### MATERIAL TO PROCESS

-------

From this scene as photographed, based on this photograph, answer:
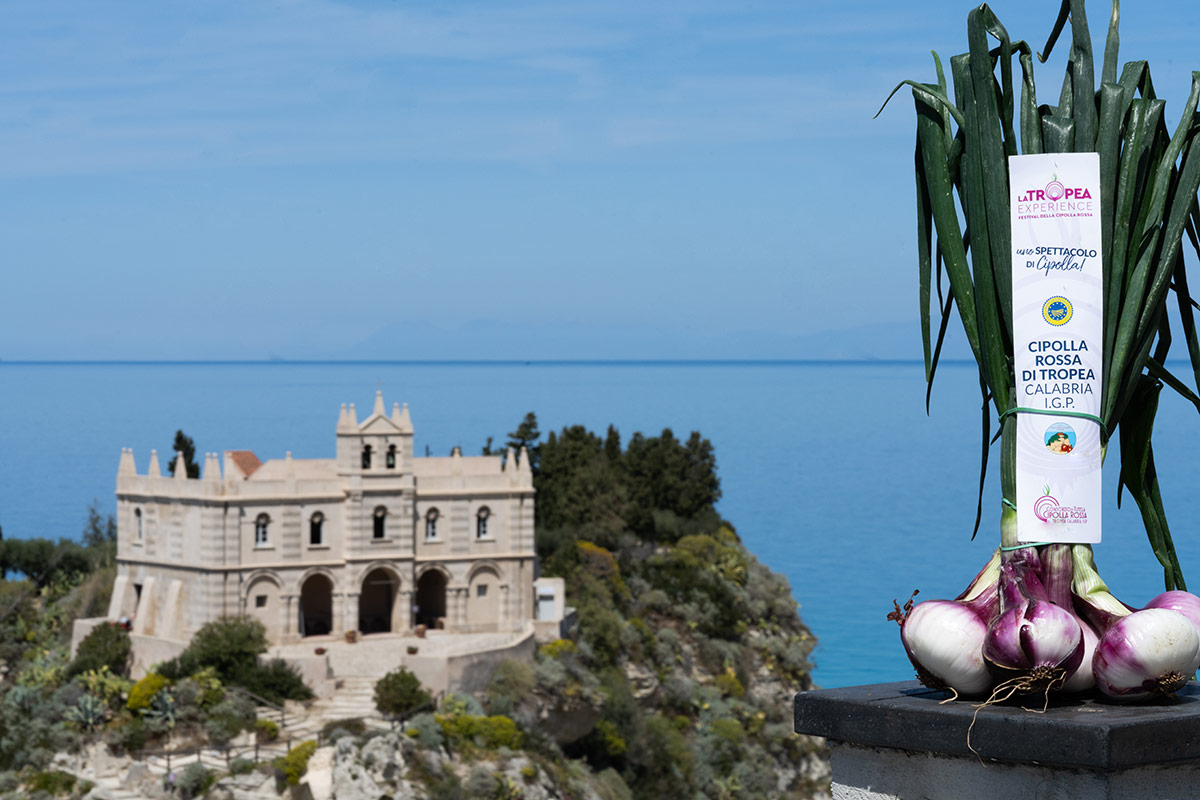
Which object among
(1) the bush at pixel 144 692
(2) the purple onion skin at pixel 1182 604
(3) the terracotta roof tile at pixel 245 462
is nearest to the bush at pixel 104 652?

-------

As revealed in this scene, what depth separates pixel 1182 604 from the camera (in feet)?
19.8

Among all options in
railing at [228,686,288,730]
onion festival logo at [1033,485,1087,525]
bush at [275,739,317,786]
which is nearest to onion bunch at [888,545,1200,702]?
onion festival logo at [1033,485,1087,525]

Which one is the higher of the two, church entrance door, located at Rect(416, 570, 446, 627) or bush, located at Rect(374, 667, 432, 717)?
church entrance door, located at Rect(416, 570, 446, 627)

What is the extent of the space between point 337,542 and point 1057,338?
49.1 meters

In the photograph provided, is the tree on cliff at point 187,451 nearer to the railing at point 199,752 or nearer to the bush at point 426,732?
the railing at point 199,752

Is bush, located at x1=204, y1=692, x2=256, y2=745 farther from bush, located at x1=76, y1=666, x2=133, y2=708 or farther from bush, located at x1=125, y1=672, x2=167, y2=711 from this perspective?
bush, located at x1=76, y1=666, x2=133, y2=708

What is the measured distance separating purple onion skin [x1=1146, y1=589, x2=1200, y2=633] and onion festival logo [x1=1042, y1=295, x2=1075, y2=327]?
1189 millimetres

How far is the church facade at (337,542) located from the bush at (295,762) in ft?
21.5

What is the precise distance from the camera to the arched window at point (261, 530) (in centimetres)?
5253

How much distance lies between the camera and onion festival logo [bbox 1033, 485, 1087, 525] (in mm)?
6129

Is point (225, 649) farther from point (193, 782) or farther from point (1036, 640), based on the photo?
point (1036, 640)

-------

### TASK GOAL
Copy out, word for word, the stretch of the listing from the line containing "Which one is" through the line containing "1189 millimetres", both of those lines included.

### SOLUTION TO THIS EXERCISE
Which one is the higher of the two, church entrance door, located at Rect(416, 570, 446, 627) or bush, located at Rect(374, 667, 432, 717)?
church entrance door, located at Rect(416, 570, 446, 627)

What is the extent of the space between point 337,542 and point 1057,338?
49.1 meters

In the photograph provided, is the tree on cliff at point 187,451 nearer to the railing at point 199,752 or nearer to the bush at point 426,732?
the railing at point 199,752

Is bush, located at x1=204, y1=692, x2=256, y2=745 farther from bush, located at x1=76, y1=666, x2=133, y2=708 or farther from bush, located at x1=125, y1=672, x2=167, y2=711 from this perspective?
bush, located at x1=76, y1=666, x2=133, y2=708

What is the measured distance separating purple onion skin [x1=1146, y1=589, x2=1200, y2=633] and onion festival logo [x1=1042, y1=295, x2=1075, y2=327]?
1189 millimetres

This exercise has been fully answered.